Google Reigns Supreme - the implications for Data Controllers
On 10th November 2021, the highly anticipated judgment of the UK Supreme Court in the Lloyd v Google case was handed down.
The news was good for data controllers, as Lloyd’s compensation claim against Google was ultimately rejected.
By way of a background refresher, for a period of eight months commencing in June 2011, Google intentionally bypassed Safari’s attempts to block third party cookies on behalf of its users. By relying on this ‘workaround’, Google could (and did) process Safari users’ browser-generated information. Lloyd claimed that this was a breach of the Data Protection Act 1998 and therefore embarked upon litigation on behalf of himself and 4 million other iPhone users, claiming compensation for Google’s breach of data protection law and the loss of control of their personal data. The litigation was brought to a climax with this 10th November 2021 decision.
Previously, the Court of Appeal had found for Lloyd, ruling in his favour for damages (for unlawful processing of data under the Data Protection Act 1998) being payable even in the absence of any damage being suffered. Google appealed.
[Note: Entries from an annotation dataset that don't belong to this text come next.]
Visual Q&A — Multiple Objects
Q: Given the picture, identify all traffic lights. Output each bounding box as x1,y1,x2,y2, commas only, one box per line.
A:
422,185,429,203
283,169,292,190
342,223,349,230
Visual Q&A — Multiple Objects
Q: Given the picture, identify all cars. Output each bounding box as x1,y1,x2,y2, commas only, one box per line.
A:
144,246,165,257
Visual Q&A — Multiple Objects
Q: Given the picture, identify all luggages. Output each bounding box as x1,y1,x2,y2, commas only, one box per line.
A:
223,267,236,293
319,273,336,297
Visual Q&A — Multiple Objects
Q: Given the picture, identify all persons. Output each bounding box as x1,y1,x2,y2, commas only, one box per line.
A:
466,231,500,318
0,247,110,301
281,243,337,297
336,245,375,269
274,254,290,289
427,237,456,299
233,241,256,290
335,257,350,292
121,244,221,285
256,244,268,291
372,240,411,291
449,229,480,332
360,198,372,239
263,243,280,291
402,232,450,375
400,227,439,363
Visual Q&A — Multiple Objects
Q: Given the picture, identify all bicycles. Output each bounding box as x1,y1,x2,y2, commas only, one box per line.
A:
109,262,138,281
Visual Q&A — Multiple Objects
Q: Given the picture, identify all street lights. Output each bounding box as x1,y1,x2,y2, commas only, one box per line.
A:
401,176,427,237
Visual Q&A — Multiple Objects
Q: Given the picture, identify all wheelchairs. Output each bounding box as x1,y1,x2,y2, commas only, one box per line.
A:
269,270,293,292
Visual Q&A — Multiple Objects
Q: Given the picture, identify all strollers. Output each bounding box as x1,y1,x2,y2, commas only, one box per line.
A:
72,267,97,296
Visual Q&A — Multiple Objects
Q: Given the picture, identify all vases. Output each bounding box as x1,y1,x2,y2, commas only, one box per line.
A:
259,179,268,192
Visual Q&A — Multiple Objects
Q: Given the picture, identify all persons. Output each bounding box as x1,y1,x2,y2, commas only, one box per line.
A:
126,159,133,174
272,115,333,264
The UK Supreme Court has overturned the Court of Appeal decision, instead finding that in order for compensation to be payable, there must have been some damage suffered and that the damage must have been caused by the unlawful processing. Simply put, the act of unlawful processing (i.e. a breach) itself is not sufficient to meet the requirement for a payment of compensation to be awarded.
This decision is momentous in UK data protection litigation as it confirms that there is no automatic right to compensation for ‘loss of control’ [of personal data] following a breach; the claimant must prove that the breach caused damage. Whilst the UK General Data Protection Regulation (UK GDPR) does afford individuals increased rights compared to the earlier Data Protection Act 1998 under which this claim was determined, Article 82(1) of the UK GDPR clearly denotes:
‘Any person who has suffered material or non-material damage as a result of an infringement of this Regulation shall have the right to receive compensation from the controller or processor for the damage suffered.’
Although the Google case has been decided under an earlier data protection regime, this decision is likely to be transferable and should therefore be of comfort to data controllers; any ambiguity there may have been regarding whether unlawful processing in itself is sufficient to cross the threshold of damage suffered has been quashed by this UK Supreme Court ruling.
Further, Lloyd was declined permission to serve representative proceedings (i.e. on behalf of the 4 million affected users on an ‘opt-out’ basis as Lloyd claimed to have the same interest in the claim as each of those users) on Google’s headquarters in Delaware, US. The UK Supreme Court’s decision was that a representative action was inappropriate due to the necessity to consider the damage suffered by each individual claimant on a case-by-case basis.
This decision should be welcomed by data controllers as (whilst it will not preclude claims for compensation where damage has indeed been suffered as a result of a breach of data protection law) it will limit the scope of such claims, thereby removing the potentially significant financial consequences of dealing with claims for trivial breaches as well as avoiding the risk of the courts widening the scope for compensation under misuse of private information or other data-related claims.